What is a Cracked or Chipped Tooth?
Although the enamel (first layer of your tooth) is the hardest, most mineralized tissue in the body, it has certain limits to its strength. A chip means a small break in the tooth. There are different degrees when it comes to a broken-down tooth.
Common Risk Factors for a Chipped Tooth
The reasons for a chipped tooth can vary widely depending on your lifestyle, age, and several other factors mentioned below:
Night-time grinding, also called bruxism
Facial trauma following an accident
Cavities which are left untreated can cause a tooth to become brittle and break
Crunching on ice
Chewing a piece of hard candy
Using your teeth as tools (opening a can, pulling apart things, etc)
Old, large amalgam fillings, where the remaining tooth structure can become brittle over some time
A crooked bite, meaning it’s not balanced and some of your teeth take more pressure of each bite rather than being properly distributed across all the teeth
If the tooth is painful, take acetaminophen or any other over-the-counter pain medicine. Rinse your mouth with saltwater.
If the chip has caused a jagged edge, cover it with a piece of wax or sugarless chewing gum to keep it from cutting your tongue or the inside of your lip or cheek.
Eat soft foods and avoid biting down on the cracked or chipped tooth.
Signs of a Chipped Tooth
Complications of an untreated broken tooth can include:
Extreme pain (usually when eating or drinking)
Jagged edges can injure the tongue or lip
Hypersensitivity to hot and cold foods or drinks
Halitosis (bad odor) or awful taste in your mouth
Treatment for Fractures and Broken Teeth
Treatment for a fracture or a chipped tooth will depend on how severe the damage is. If a small piece of enamel broke off, the repair can usually be done in a single visit. A badly damaged or broken tooth may require complex procedures. A chip on one of the chewing surfaces of the back teeth is called a broken cusp. This type of chip is rarely painful, but it should be examined by a dentist.
Here are some ways your dentist may repair your broken tooth:
Dental Filling or Bonding
If the size of a chip is small, only restricting tooth enamel, the dentist may repair it with a filling.

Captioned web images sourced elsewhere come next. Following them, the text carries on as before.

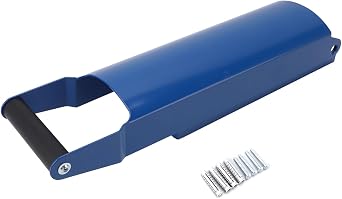 Aluminum Can Compactor, Labor Saving Efficient Heavy Duty Metal Can Crusher Can Smasher for Recycling for 16oz 12oz Cans Blue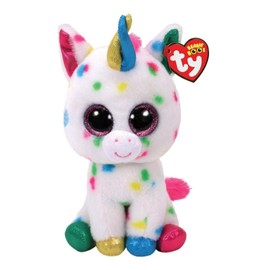 Ty Beanie Boos TY37266 Harmonie The Unicorn Buddy 24cm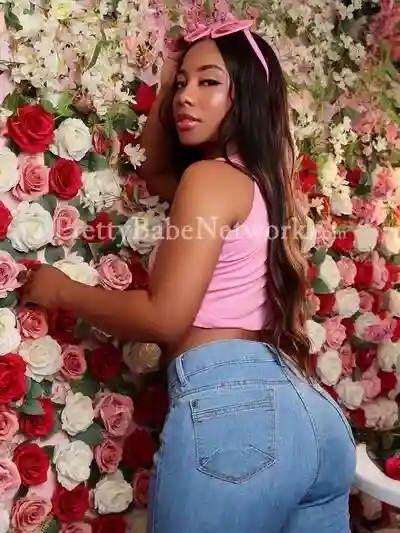 Busty Ebony Girl Imani for Impressive Escort Services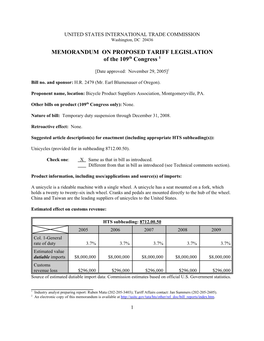 H.R. 2479 (Mr. Earl Blumenauer of Oregon)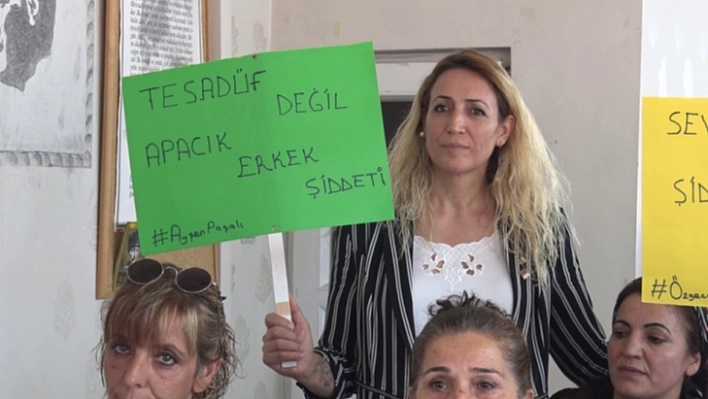 'Kadına Şiddete Hayır!' Dediler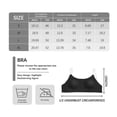 thumbnail image 3 of Invisible Low Back Off-Shoulder Bra, Seamless Backless Strapless Multiway Bra with Clear Adjustable Straps for Party Wedding Dresses, Nude Push Up Lift, 3 of 8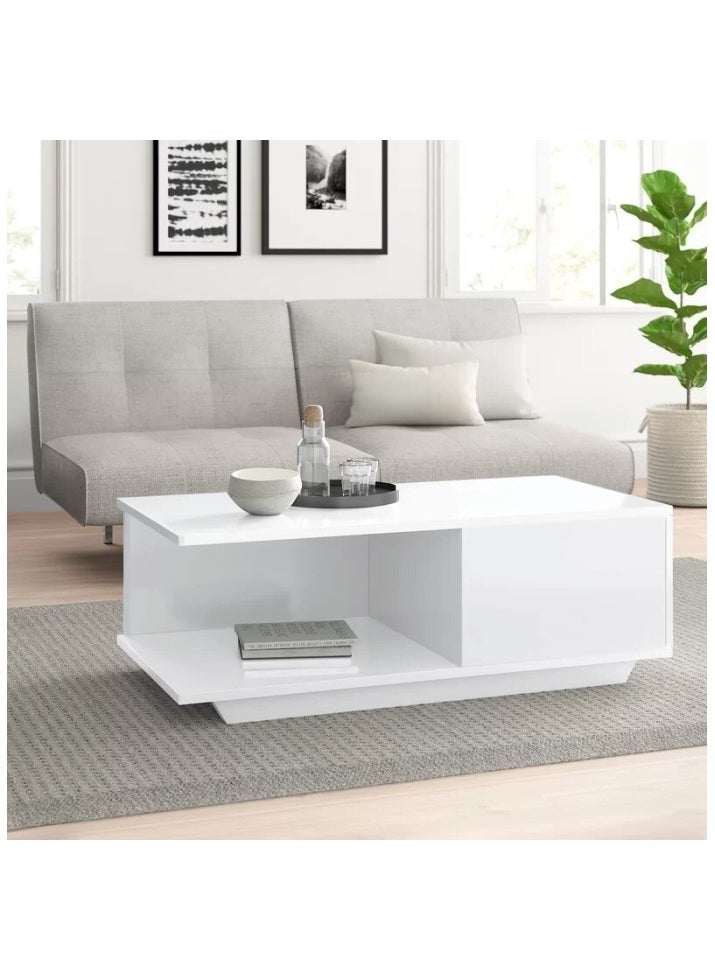 Generic Coffee table, white - CHCT103  - Image 3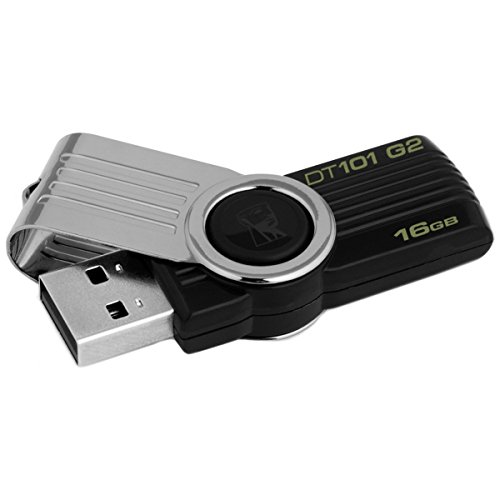 Imagen principal de Kingston DataTraveler 101 Generación 2 DT101G2 - Memoria USB 16 GB, N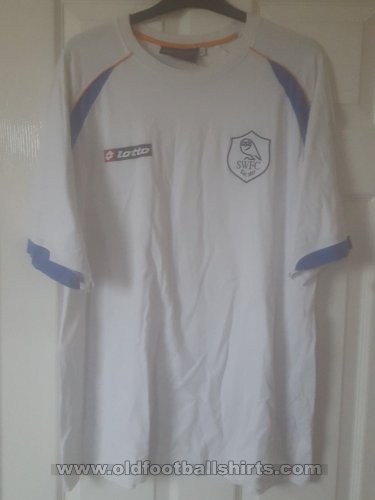 Sheffield Wednesday Training/Leisure football shirt 2007 - 2008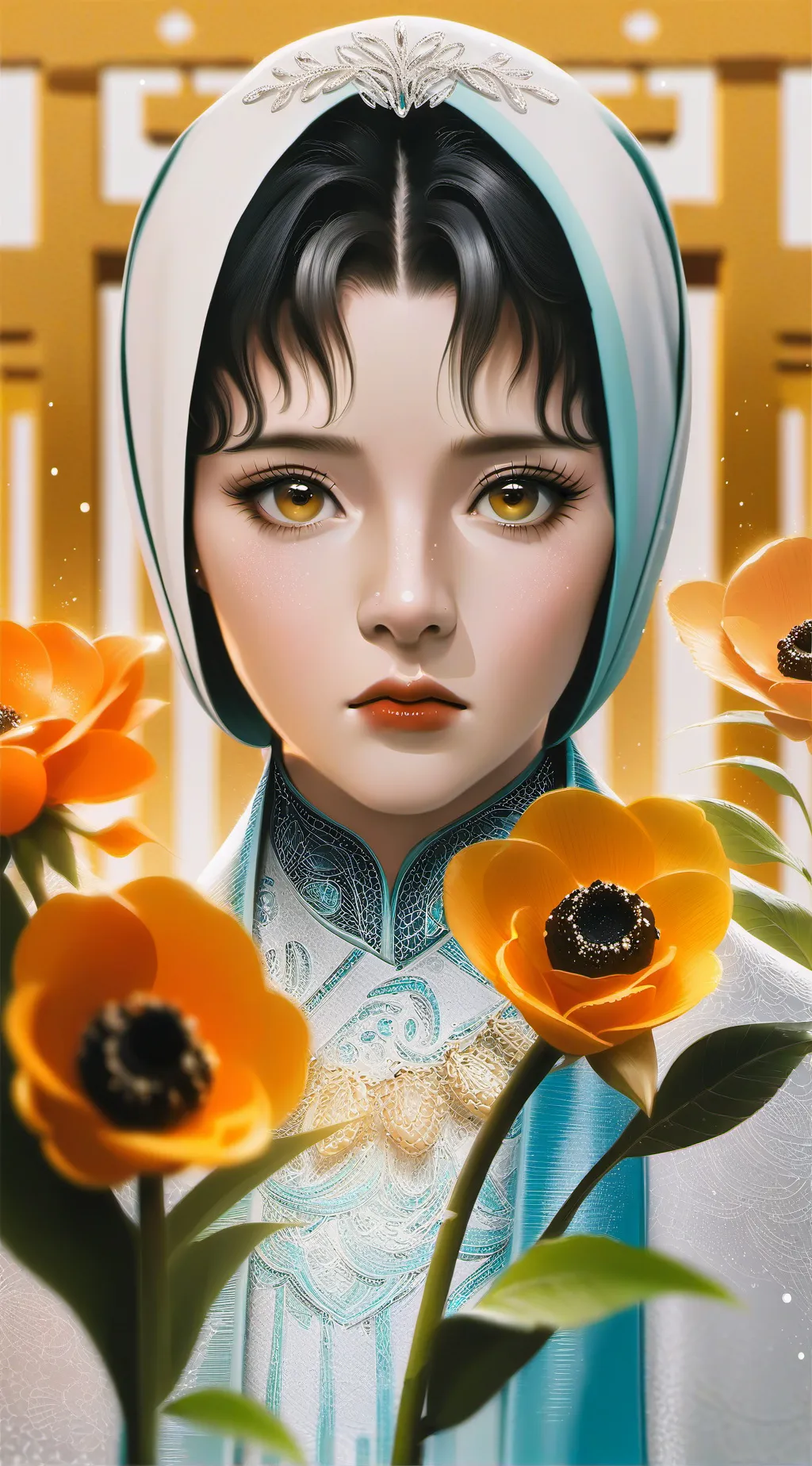 ai character: MD vs Fnaf background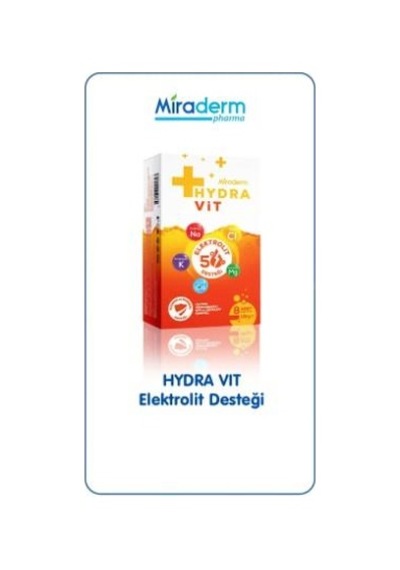 Hydra Vıt Elektrolıt 8 Sase Mıraderm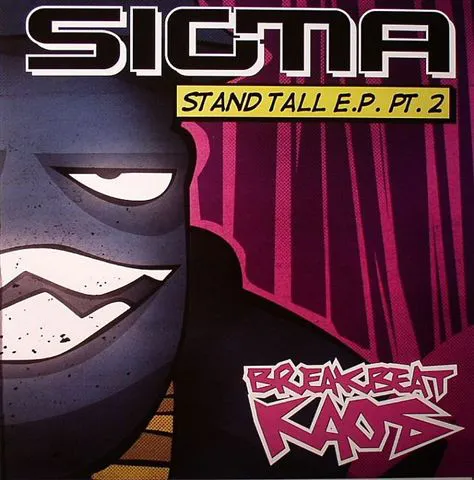 Stand Tall E.P. Pt. 2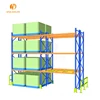 High Quality Powder Coated Warehouse Storage Rack System/Heavy Duty Adjustable Rack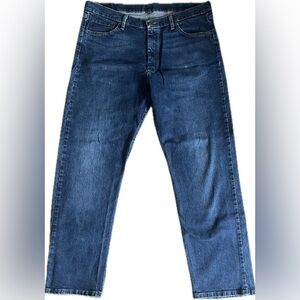 Wrangler Men's Dark Blue Straight Jeans. Excellent condition. Size 38x32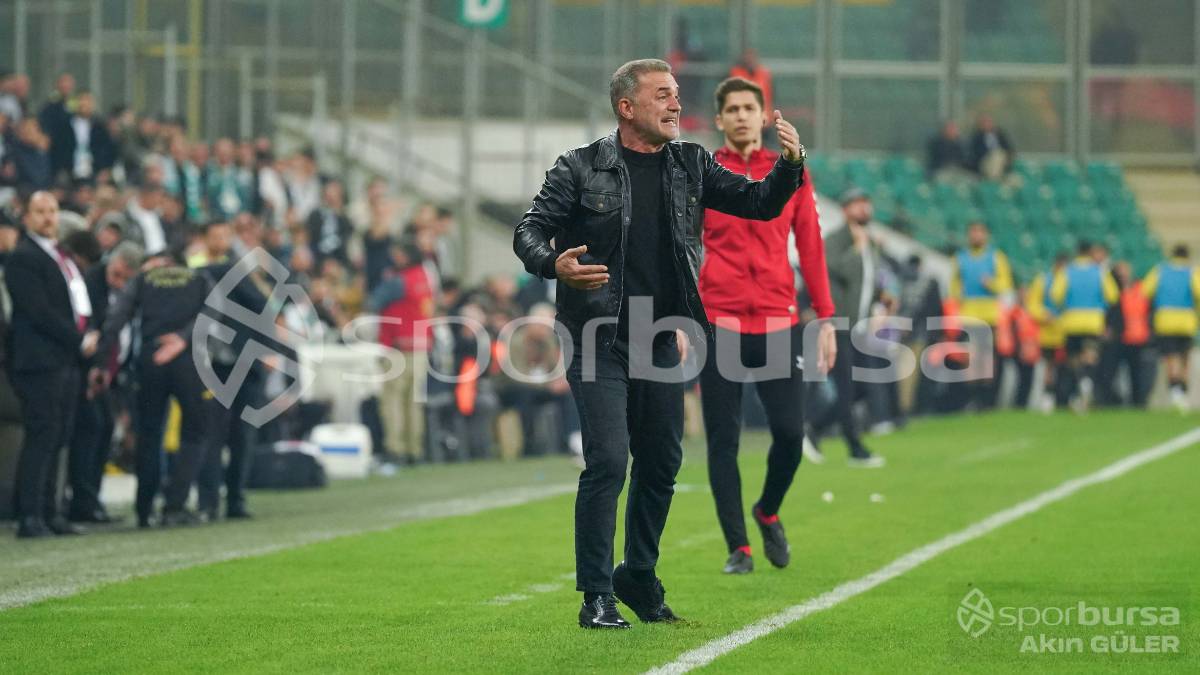 BURSASPOR - MUŞSPOR MAÇ FOTOĞRAFLARI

If the repair is to a front tooth or any of the teeth that show when you smile, the dentist will likely use a procedure called bonding, which includes a tooth-colored composite resin.
Dental Cap or Crown
If a significant piece of tooth breaks off or the tooth has a lot of decay, the dentist may grind or file part of the remaining tooth structure and cover it with a crown. A crown is required to restore the shape of the tooth and prevent further damage or decay. Permanent crowns can be made from metal, porcelain fused to metal, all resin, or all ceramic. Different types have different benefits. All-metal crowns are the strongest, while porcelain and resin crowns are more aesthetically pleasing.
If the entire top of the tooth is broken off but the root is still intact, the dentist or an endodontist may perform root canal therapy and place a dentine pin or a post in the canal, and then build the tooth enough onto which a crown can be made.
If a front tooth is chipped, a dental veneer can make it look natural and healthy again. A dental veneer is a thin shell made of all porcelain or a composite material that covers the whole front of the tooth (much like a false nail) to replace the broken part of the tooth.
Root Canal Therapy
If the enamel break is large enough to expose the pulp; the center of the tooth's nerves and blood vessels, bacteria from the mouth can enter and infect the pulp. If the tooth hurts, changes color, or is sensitive to heat, the pulp is probably infected. Pulp or nerve tissue can die and if it's not removed, the tooth can become infected and need to be extracted. Root canal treatment involves removing the infected or dead pulp, cleaning and disinfecting the root canal, and then sealing it.
Root canal treatment may be performed by a general dentist or a specialist called an endodontist. Most root canal therapies are no more painful than having a cavity filled. In most cases, the remaining tooth must be covered with a crown to protect the compromised tooth.